**RECORDS SUPPLIED:**

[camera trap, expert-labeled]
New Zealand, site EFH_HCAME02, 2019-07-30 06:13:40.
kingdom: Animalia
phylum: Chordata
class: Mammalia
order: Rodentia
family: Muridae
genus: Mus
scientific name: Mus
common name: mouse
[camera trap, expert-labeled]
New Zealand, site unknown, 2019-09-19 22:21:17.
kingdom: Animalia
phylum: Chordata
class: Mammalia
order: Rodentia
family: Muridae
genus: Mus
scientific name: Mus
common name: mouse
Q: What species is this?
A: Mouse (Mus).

==

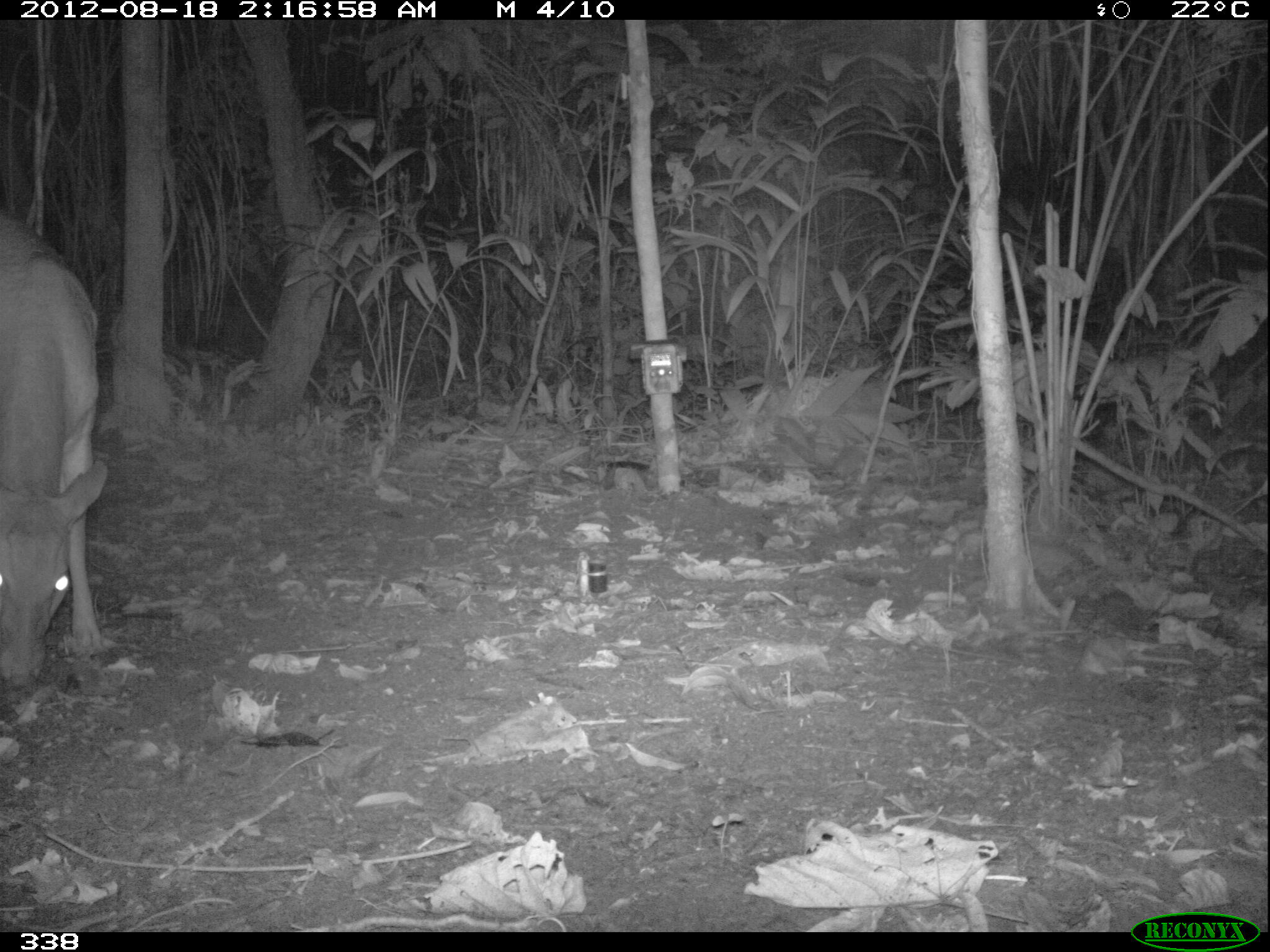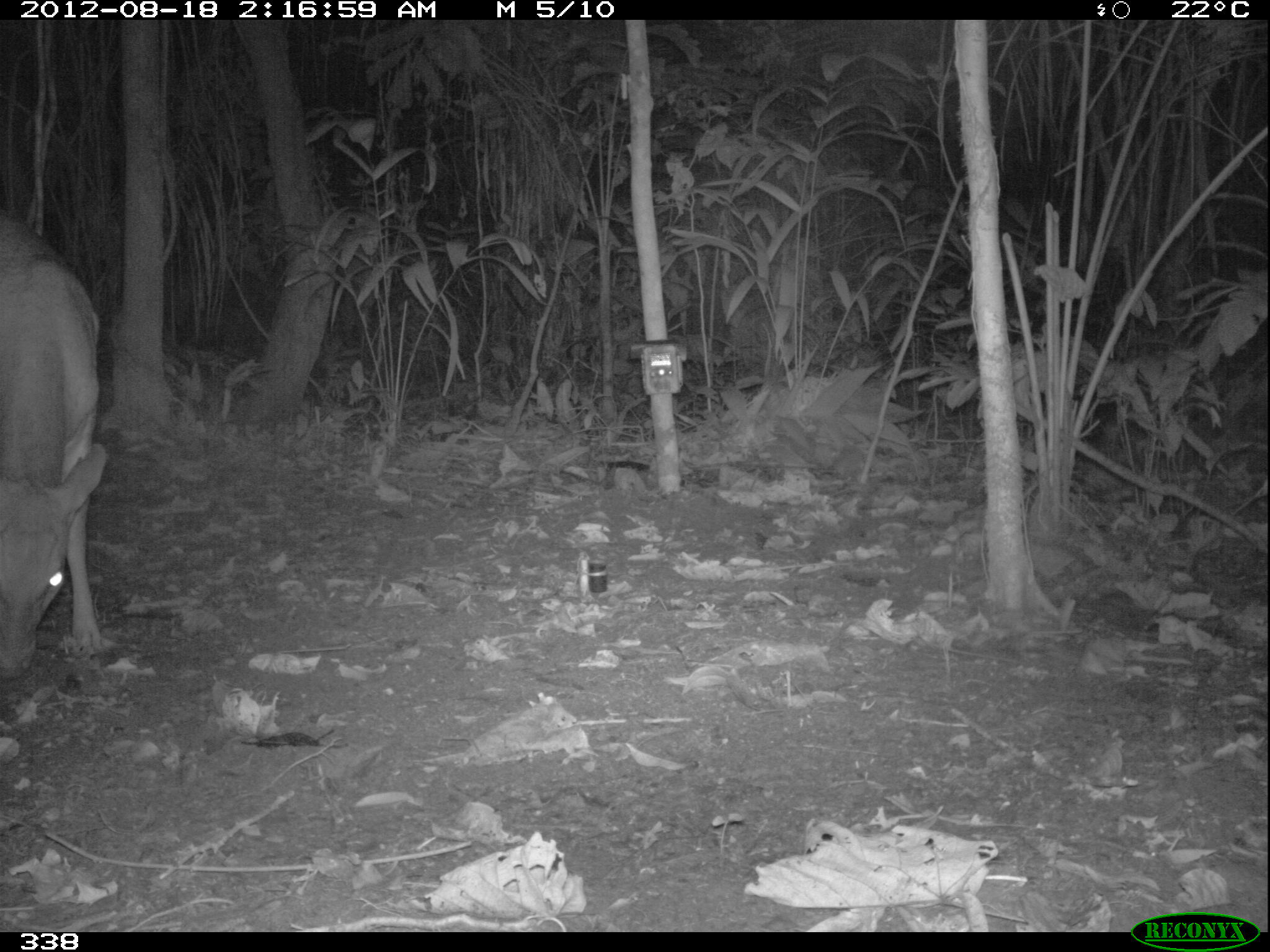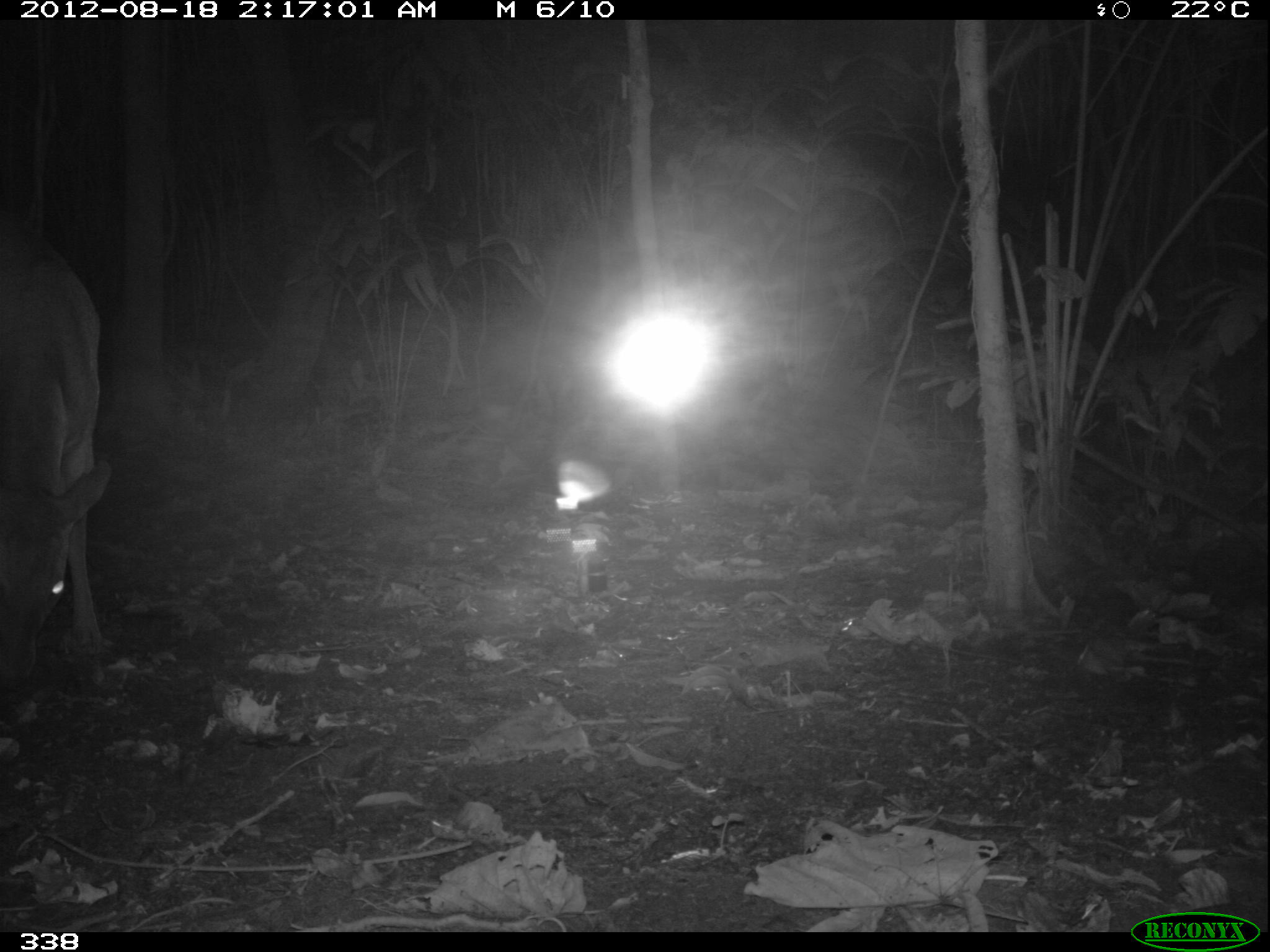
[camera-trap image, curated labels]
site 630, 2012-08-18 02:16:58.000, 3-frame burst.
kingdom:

**INSTRUCTIONS TO FOLLOW:**
Only the lines above that hold "site" are wanted. Show every one of them.

**THE ANSWER:**
New Zealand, site EFH_HCAME02, 2019-07-30 06:13:40.
New Zealand, site unknown, 2019-09-19 22:21:17.
site 630, 2012-08-18 02:16:58.000, 3-frame burst.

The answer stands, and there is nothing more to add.